But it was a complete revelation. For a man who has spent the past five years on a bicycle, ducking and diving and dodging through Dublin traffic, synapses firing on a delicate mixture of confidence and insanity, nerves twitching with the sheer danger of it all, it was an eye-opening experience. Everything I could do on a bike, this spluttering little yoke could do too, only twice as fast.

It wasn't quite a Road to Damascus conversion, more like a spark going off in my head on the off-ramp to Notting Hill. This is the only way to travel, I thought as I sped down the Westway, excited beyond belief.

I've had a few jaunts on motorbikes, but, frankly, they scare the pants off me. The first one I ever rode, I wrapped around a lamppost.

I've seen someone come off the back of one on the humpbacked Baggot Bridge. Not a pretty sight. And as for the childhood trauma of watching Barry Sheene being scraped off racetracks with a spatula, I'll probably never get over it.

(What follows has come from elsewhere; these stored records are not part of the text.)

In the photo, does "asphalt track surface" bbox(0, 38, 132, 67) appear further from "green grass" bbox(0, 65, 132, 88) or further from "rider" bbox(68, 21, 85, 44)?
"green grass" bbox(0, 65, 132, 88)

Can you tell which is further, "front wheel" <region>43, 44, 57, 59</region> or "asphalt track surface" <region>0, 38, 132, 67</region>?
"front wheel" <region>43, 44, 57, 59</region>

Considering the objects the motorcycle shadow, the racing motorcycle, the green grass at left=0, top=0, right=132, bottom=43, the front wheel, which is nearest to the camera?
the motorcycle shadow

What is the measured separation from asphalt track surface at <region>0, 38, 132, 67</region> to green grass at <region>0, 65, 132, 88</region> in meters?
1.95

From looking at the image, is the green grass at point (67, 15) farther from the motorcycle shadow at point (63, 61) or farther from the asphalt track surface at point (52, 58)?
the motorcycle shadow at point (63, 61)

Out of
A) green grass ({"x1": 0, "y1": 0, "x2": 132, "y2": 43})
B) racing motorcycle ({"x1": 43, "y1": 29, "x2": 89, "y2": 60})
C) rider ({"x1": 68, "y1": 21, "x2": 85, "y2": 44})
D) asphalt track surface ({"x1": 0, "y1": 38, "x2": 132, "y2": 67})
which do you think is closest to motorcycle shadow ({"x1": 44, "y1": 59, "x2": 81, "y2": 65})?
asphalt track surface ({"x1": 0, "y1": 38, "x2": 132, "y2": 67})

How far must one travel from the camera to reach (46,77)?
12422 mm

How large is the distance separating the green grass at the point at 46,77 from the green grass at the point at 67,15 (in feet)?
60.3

But this was different. I never felt in danger at all, sure the thing could only go 35 mph, and that was downhill with the two of us on it, wind at our backs.

And the faces of the drivers stuck in traffic as we tore past them? Priceless.

As I've said before, I'm a great man for the schadenfreude, the discomforts of others have brought me no end of pleasure over the years, but this really took the biscuit.

London is full, and I mean full, of seriously flash cars. Porsches are quite literally two a penny. Ferraris barely get a second glance, apart from those wishing to make a point about the onanist proclivities of the drivers.

I even saw one idiot in a Humvee cruising down a city street, fer chrissakes. To say we ripped past dozens upon dozens of eejits in supercars, admiring themselves in the rearview mirrors for lack of anything better to do, is no understatement.

The sheer joy in completely burning someone in a hundred grand's worth of car on a few hundred quid's worth of moped is beyond description, especially for the likes of me, a resigned-to-penury, embittered, old trout.

That said, I don't think I'll be selling the bicycle and rescinding my share in the girlfriend's Suzuki.

Much as I'd like a scooter, I don't relish being challenged to races at every traffic light in Dublin by 17-year-old louts with their helmets perched on the backs of their scrawny heads, whose idea of a good Saturday night is revving their engines around suburban shopping centres trying to impress bored young wans.